Abstract

Modeling the urban climate using computational fluid dynamics (CFD) is essential for assessing urban thermal comfort and developing heat wave mitigation solutions. One mitigation strategy may rely on the enhancement of urban ventilation and the use of porous urban environments, as the lift-up, or on pilotis, buildings. Lift-up buildings have their ground floor in whole or in part supported by columns and shear walls, allowing wind flow through the building at pedestrian level. CFD modeling of these intricate geometries is computationally challenging for large urban neighborhoods.
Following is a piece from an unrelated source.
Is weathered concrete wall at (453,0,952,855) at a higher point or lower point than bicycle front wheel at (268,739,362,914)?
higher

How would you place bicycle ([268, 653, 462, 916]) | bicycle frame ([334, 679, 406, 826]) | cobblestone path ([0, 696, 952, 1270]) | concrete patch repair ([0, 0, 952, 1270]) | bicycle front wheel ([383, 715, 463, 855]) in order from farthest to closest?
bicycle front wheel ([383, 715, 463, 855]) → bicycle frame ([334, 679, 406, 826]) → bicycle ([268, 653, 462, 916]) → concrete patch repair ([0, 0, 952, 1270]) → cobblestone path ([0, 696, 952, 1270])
Simplifications, such as removing columns to obtain an acceptable computational cost, lead to erroneous results in the global flow pattern. To balance accuracy and computational cost, the impact of complex ground floor geometry on wind flow is modeled using a porosity sink term in the Navier-Stokes equations based on the Darcy-Forchheimer law. The improved CFD modeling of a simple lift-up building is validated with wind tunnel measurements. Simulations of wind flow around a realistic lift-up building for different wind directions determine the Forchheimer coefficients required for the porosity approach. Comparison of reference and numerical porosity results demonstrates a very good agreement in mean velocity patterns. The study demonstrates that oversimplifications, such as removing all columns, leads to an unacceptable overestimation of the wind velocity at pedestrian level. The paper highlights the benefits of the numerical porosity approach and its necessity for accurate urban-scale simulations.